Hautnah erleben die jungen Menschen hier den komplizierten Gesetzgebungsprozess der EU in authentischer Kulisse, direkt im Parlamentsgebäude. Dafür übernehmen sie eine Woche lang verschiedene Rollen: Sie sind Parlamentarier, Minister, Journalist, Dolmetscher oder Lobbyist und debattieren, bilden Koalitionen oder versuchen ihre Interessen durchzusetzen und Argumente zu platzieren.

Zusätzlich gibt es ein abwechslungsreiches Freizeitprogramm, unter anderem mit Gala, Flammkuchenessen, Stadtrundgang, Kostüm-, Willkommens- und Abschiedsparty.

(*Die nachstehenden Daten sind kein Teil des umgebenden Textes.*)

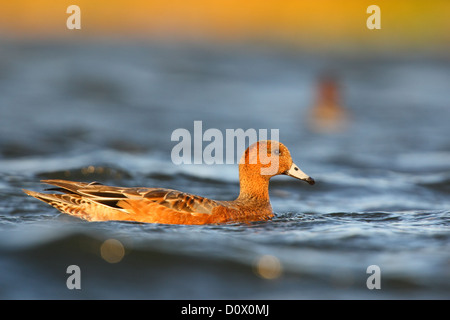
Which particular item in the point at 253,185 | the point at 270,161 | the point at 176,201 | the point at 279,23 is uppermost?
the point at 279,23

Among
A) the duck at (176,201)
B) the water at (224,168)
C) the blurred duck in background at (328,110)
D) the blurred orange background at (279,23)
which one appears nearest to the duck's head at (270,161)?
the duck at (176,201)

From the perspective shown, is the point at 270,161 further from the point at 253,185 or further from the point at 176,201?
the point at 176,201

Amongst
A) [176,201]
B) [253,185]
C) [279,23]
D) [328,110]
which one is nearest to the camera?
[176,201]

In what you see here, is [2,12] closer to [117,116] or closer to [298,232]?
[117,116]

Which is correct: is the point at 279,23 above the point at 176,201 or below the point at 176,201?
above

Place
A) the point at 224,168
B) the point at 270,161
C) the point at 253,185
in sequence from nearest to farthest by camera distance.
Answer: the point at 270,161
the point at 253,185
the point at 224,168

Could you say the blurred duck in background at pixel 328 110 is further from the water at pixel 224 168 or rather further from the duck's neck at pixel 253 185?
the duck's neck at pixel 253 185

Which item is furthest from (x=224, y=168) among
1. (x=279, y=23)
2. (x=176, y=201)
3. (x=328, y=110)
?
(x=279, y=23)
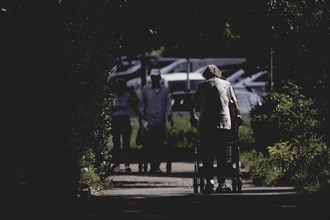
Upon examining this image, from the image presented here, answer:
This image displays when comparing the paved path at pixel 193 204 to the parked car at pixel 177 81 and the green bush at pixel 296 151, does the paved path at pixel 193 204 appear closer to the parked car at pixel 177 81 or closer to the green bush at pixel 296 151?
the green bush at pixel 296 151

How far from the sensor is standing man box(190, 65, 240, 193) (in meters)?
17.9

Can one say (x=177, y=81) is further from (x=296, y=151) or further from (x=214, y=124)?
(x=214, y=124)

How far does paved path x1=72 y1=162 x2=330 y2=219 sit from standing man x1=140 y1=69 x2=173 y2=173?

Freiwillige aus ganz Europa beteiligt

„Model European Union“ ist ein Projekt vom Verein Beta (Bringing Europeans Together Association), das die Simulation gemeinsam mit einem 70-köpfigen Team von Freiwilligen aus ganz Europa organisiert. Beta-Präsident Max Walrus Frey betonte bei der Abschlussveranstaltung die Wichtigkeit solcher Simulationen.

„Sie stärken die aktive europäische Zivilgesellschaft. Ich hoffe, Ihr geht hier kritischer und enthusiastischer heraus“, wandte er sich an die Teilnehmer. Die Simulation sei anstrengend, herausfordernd und eine tolle Erfahrung: „Es ist wie Erasmus in einer Woche.“

Als eine von zehn Journalisten war es Lisas Aufgabe, das Geschehen im Parlament genau zu analysieren, sich während der Kaffee- und Mittagspausen Informationen zu beschaffen und bei der täglichen Pressekonferenz die Lobbyisten, Parlamentarier und Minister mit Fragen zu löchern. „Ich fand es sehr spannend, mich einmal näher und aus einer praktischen Perspektive mit Europäischer Politik auseinanderzusetzen. Besonders gut hat mir gefallen, dass alle ihre Rollen so ernst genommen haben und wir Journalisten dadurch auch wirklich etwas zu berichten hatten“, sagte die Bremerin, die an der Universität ihrer Heimatstadt „Integrierte Europastudien“ studiert und auch nebenbei journalistisch tätig ist.

Auf die Simulation in Straßburg sei sie durch Zufall gestoßen. Zwar habe sie momentan noch keine konkreten Pläne, könne sich aber gut vorstellen, nochmal an einer ähnlichen Simulation teilzunehmen.

Momentan aber haben erst einmal andere Dinge Vorrang. Lisa muss jetzt ihre Bachelorarbeit schreiben.